ニコール:そうね、私は舞台出身だから、リハーサルについてはよくわかっているわ。舞台では稽古を繰り返すものだから。でも、映画で同じことを繰り返すのは好きじゃないの。マリオンの場合、ダルデン兄弟と仕事をしていたときは、5週間のリハーサルがあったそうね。私とは、事前にしたのは衣装と髪型の打ち合わせくらいだった。リハーサルは重要だけど、結局はセットでどうなるかが大事だから。たくさんの言葉はいらないの。私は、撮影のまえに場面を自分ひとりで準備する。とても長い時間をかけてね。すべて準備は整っている。俳優同士ならわかると思う。俳優は必ずしも会話をとおしてではなく、身体から伝わってくる感情だけで場面の感情をつかむわ。

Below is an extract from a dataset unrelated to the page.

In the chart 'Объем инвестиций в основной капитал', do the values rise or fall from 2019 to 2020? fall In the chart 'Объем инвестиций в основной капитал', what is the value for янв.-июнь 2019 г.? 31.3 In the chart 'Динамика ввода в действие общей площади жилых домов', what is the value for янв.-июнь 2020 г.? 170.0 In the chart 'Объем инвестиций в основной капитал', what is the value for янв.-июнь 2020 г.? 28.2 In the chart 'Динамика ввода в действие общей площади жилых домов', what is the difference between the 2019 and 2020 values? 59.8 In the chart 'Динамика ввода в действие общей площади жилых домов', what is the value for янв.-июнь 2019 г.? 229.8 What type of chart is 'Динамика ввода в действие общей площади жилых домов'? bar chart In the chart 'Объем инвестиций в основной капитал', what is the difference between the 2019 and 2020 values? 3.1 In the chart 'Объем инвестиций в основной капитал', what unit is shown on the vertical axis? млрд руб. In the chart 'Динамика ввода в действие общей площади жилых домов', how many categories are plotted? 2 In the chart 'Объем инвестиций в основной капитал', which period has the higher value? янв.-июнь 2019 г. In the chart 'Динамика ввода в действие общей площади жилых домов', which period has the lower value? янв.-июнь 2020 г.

Q: あの風景のなかで映画を撮影するのはどんなふうでしたか。 何時間も俳優たちといっしょに過ごしたのですか
ニコール:いいえ、私はすごく疲れていたの!(笑い)チームと俳優たちはいっしょにビールを飲みに行っていたけど、私は行かなかったわ。この映画はすごく疲れるものだったの。気楽なお楽しみじゃないわ。優雅な瞬間もあるけど、大変な日々もある。この映画には楽しいこともたくさんあった。私は、エクス=アン=プロヴァンスや地中海やアルプスの風景が気に入ったわ。私にとって、ガブリエルはこの映画の地形のようなものだった。彼女はラヴェンダー畑から、地中海から、そしてこの地球から生まれたの。

【プロフィール】
監督・脚本:ニコール・ガルシア
1946年4月22日、アルジェリア生まれ。パリのフランス国立高等演劇学校で演技を学び、『愛と哀しみのボレロ』(81)など多くの映画、舞台などで活躍。また映画監督としては『ヴァンドーム広場』(98)など8本の作品を制作している。